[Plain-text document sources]
__________________________________________________
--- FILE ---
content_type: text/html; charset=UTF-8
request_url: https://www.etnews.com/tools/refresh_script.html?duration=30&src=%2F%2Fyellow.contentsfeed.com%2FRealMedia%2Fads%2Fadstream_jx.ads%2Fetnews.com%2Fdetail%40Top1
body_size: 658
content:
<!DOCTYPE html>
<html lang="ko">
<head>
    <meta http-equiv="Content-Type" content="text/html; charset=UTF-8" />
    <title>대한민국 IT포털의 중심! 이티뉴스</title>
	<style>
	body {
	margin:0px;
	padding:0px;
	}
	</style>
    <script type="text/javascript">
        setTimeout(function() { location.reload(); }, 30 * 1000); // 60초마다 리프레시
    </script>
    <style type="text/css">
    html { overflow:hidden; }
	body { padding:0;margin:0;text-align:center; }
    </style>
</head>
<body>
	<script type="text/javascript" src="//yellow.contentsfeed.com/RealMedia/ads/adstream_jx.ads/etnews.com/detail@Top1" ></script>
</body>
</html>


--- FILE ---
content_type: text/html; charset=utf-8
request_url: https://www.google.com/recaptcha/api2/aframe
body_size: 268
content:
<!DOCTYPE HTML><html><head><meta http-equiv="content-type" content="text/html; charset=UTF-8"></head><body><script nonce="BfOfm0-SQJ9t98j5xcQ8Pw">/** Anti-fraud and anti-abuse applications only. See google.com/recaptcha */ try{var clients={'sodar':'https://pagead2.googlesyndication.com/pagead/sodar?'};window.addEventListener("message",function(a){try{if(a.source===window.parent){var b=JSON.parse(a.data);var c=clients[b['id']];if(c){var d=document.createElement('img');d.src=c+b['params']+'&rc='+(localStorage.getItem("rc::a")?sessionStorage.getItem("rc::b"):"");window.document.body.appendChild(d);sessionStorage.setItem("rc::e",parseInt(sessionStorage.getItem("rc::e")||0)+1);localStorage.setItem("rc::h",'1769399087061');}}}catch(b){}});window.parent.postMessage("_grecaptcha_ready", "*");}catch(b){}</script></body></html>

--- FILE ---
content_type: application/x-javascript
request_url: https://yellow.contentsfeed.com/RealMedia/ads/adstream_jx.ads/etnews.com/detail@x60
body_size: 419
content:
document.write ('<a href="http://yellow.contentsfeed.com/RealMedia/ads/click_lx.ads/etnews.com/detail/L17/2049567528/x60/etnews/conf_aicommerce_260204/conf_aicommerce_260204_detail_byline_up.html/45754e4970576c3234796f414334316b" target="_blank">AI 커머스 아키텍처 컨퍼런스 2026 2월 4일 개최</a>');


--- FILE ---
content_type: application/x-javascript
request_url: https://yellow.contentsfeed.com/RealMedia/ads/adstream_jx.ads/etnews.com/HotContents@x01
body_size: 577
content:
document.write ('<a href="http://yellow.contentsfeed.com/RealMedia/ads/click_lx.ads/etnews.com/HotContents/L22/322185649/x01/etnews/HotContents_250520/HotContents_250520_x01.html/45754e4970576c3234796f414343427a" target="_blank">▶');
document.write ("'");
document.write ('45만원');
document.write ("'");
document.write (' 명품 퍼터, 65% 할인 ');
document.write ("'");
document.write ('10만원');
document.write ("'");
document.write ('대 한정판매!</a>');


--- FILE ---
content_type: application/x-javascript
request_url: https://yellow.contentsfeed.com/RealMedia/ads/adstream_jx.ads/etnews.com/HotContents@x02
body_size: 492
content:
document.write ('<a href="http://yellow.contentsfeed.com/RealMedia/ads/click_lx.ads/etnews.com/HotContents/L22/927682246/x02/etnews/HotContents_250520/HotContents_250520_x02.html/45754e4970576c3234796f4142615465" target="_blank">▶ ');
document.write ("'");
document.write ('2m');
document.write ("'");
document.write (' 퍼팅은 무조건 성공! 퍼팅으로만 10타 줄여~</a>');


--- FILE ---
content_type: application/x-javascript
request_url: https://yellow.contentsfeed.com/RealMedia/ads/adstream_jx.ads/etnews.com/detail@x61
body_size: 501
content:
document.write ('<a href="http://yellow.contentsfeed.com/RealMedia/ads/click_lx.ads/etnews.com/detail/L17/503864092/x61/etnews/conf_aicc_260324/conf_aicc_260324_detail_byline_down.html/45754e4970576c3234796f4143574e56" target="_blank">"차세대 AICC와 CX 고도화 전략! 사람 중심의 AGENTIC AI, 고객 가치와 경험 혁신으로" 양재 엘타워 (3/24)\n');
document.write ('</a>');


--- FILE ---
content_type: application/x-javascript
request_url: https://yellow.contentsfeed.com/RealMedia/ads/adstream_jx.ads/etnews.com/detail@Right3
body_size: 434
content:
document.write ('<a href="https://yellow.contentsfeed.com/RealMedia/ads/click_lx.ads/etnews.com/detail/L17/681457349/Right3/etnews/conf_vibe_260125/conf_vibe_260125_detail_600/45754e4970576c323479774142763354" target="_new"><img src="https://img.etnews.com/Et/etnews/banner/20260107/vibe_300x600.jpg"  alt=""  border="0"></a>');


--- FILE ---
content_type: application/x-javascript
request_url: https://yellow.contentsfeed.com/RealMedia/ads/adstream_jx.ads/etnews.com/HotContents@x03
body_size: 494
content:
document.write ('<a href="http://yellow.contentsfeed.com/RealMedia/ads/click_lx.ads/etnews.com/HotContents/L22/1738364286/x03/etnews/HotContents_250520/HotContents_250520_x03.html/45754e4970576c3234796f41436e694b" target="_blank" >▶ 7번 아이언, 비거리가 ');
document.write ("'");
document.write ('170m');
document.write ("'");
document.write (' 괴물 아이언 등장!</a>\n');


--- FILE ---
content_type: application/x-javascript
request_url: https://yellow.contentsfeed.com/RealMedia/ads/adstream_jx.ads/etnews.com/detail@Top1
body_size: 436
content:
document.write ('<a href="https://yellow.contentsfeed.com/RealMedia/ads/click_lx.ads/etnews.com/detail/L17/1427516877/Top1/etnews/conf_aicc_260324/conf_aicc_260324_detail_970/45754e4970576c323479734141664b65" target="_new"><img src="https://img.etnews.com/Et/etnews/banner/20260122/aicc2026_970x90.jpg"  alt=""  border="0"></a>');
__________________________________________________
An exact reproduction of all the entries above is required.

> [Exercise result]
--- FILE ---
content_type: text/html; charset=UTF-8
request_url: https://www.etnews.com/tools/refresh_script.html?duration=30&src=%2F%2Fyellow.contentsfeed.com%2FRealMedia%2Fads%2Fadstream_jx.ads%2Fetnews.com%2Fdetail%40Top1
body_size: 658
content:
<!DOCTYPE html>
<html lang="ko">
<head>
    <meta http-equiv="Content-Type" content="text/html; charset=UTF-8" />
    <title>대한민국 IT포털의 중심! 이티뉴스</title>
	<style>
	body {
	margin:0px;
	padding:0px;
	}
	</style>
    <script type="text/javascript">
        setTimeout(function() { location.reload(); }, 30 * 1000); // 60초마다 리프레시
    </script>
    <style type="text/css">
    html { overflow:hidden; }
	body { padding:0;margin:0;text-align:center; }
    </style>
</head>
<body>
	<script type="text/javascript" src="//yellow.contentsfeed.com/RealMedia/ads/adstream_jx.ads/etnews.com/detail@Top1" ></script>
</body>
</html>


--- FILE ---
content_type: text/html; charset=utf-8
request_url: https://www.google.com/recaptcha/api2/aframe
body_size: 268
content:
<!DOCTYPE HTML><html><head><meta http-equiv="content-type" content="text/html; charset=UTF-8"></head><body><script nonce="BfOfm0-SQJ9t98j5xcQ8Pw">/** Anti-fraud and anti-abuse applications only. See google.com/recaptcha */ try{var clients={'sodar':'https://pagead2.googlesyndication.com/pagead/sodar?'};window.addEventListener("message",function(a){try{if(a.source===window.parent){var b=JSON.parse(a.data);var c=clients[b['id']];if(c){var d=document.createElement('img');d.src=c+b['params']+'&rc='+(localStorage.getItem("rc::a")?sessionStorage.getItem("rc::b"):"");window.document.body.appendChild(d);sessionStorage.setItem("rc::e",parseInt(sessionStorage.getItem("rc::e")||0)+1);localStorage.setItem("rc::h",'1769399087061');}}}catch(b){}});window.parent.postMessage("_grecaptcha_ready", "*");}catch(b){}</script></body></html>

--- FILE ---
content_type: application/x-javascript
request_url: https://yellow.contentsfeed.com/RealMedia/ads/adstream_jx.ads/etnews.com/detail@x60
body_size: 419
content:
document.write ('<a href="http://yellow.contentsfeed.com/RealMedia/ads/click_lx.ads/etnews.com/detail/L17/2049567528/x60/etnews/conf_aicommerce_260204/conf_aicommerce_260204_detail_byline_up.html/45754e4970576c3234796f414334316b" target="_blank">AI 커머스 아키텍처 컨퍼런스 2026 2월 4일 개최</a>');


--- FILE ---
content_type: application/x-javascript
request_url: https://yellow.contentsfeed.com/RealMedia/ads/adstream_jx.ads/etnews.com/HotContents@x01
body_size: 577
content:
document.write ('<a href="http://yellow.contentsfeed.com/RealMedia/ads/click_lx.ads/etnews.com/HotContents/L22/322185649/x01/etnews/HotContents_250520/HotContents_250520_x01.html/45754e4970576c3234796f414343427a" target="_blank">▶');
document.write ("'");
document.write ('45만원');
document.write ("'");
document.write (' 명품 퍼터, 65% 할인 ');
document.write ("'");
document.write ('10만원');
document.write ("'");
document.write ('대 한정판매!</a>');


--- FILE ---
content_type: application/x-javascript
request_url: https://yellow.contentsfeed.com/RealMedia/ads/adstream_jx.ads/etnews.com/HotContents@x02
body_size: 492
content:
document.write ('<a href="http://yellow.contentsfeed.com/RealMedia/ads/click_lx.ads/etnews.com/HotContents/L22/927682246/x02/etnews/HotContents_250520/HotContents_250520_x02.html/45754e4970576c3234796f4142615465" target="_blank">▶ ');
document.write ("'");
document.write ('2m');
document.write ("'");
document.write (' 퍼팅은 무조건 성공! 퍼팅으로만 10타 줄여~</a>');


--- FILE ---
content_type: application/x-javascript
request_url: https://yellow.contentsfeed.com/RealMedia/ads/adstream_jx.ads/etnews.com/detail@x61
body_size: 501
content:
document.write ('<a href="http://yellow.contentsfeed.com/RealMedia/ads/click_lx.ads/etnews.com/detail/L17/503864092/x61/etnews/conf_aicc_260324/conf_aicc_260324_detail_byline_down.html/45754e4970576c3234796f4143574e56" target="_blank">"차세대 AICC와 CX 고도화 전략! 사람 중심의 AGENTIC AI, 고객 가치와 경험 혁신으로" 양재 엘타워 (3/24)\n');
document.write ('</a>');


--- FILE ---
content_type: application/x-javascript
request_url: https://yellow.contentsfeed.com/RealMedia/ads/adstream_jx.ads/etnews.com/detail@Right3
body_size: 434
content:
document.write ('<a href="https://yellow.contentsfeed.com/RealMedia/ads/click_lx.ads/etnews.com/detail/L17/681457349/Right3/etnews/conf_vibe_260125/conf_vibe_260125_detail_600/45754e4970576c323479774142763354" target="_new"><img src="https://img.etnews.com/Et/etnews/banner/20260107/vibe_300x600.jpg"  alt=""  border="0"></a>');


--- FILE ---
content_type: application/x-javascript
request_url: https://yellow.contentsfeed.com/RealMedia/ads/adstream_jx.ads/etnews.com/HotContents@x03
body_size: 494
content:
document.write ('<a href="http://yellow.contentsfeed.com/RealMedia/ads/click_lx.ads/etnews.com/HotContents/L22/1738364286/x03/etnews/HotContents_250520/HotContents_250520_x03.html/45754e4970576c3234796f41436e694b" target="_blank" >▶ 7번 아이언, 비거리가 ');
document.write ("'");
document.write ('170m');
document.write ("'");
document.write (' 괴물 아이언 등장!</a>\n');


--- FILE ---
content_type: application/x-javascript
request_url: https://yellow.contentsfeed.com/RealMedia/ads/adstream_jx.ads/etnews.com/detail@Top1
body_size: 436
content:
document.write ('<a href="https://yellow.contentsfeed.com/RealMedia/ads/click_lx.ads/etnews.com/detail/L17/1427516877/Top1/etnews/conf_aicc_260324/conf_aicc_260324_detail_970/45754e4970576c323479734141664b65" target="_new"><img src="https://img.etnews.com/Et/etnews/banner/20260122/aicc2026_970x90.jpg"  alt=""  border="0"></a>');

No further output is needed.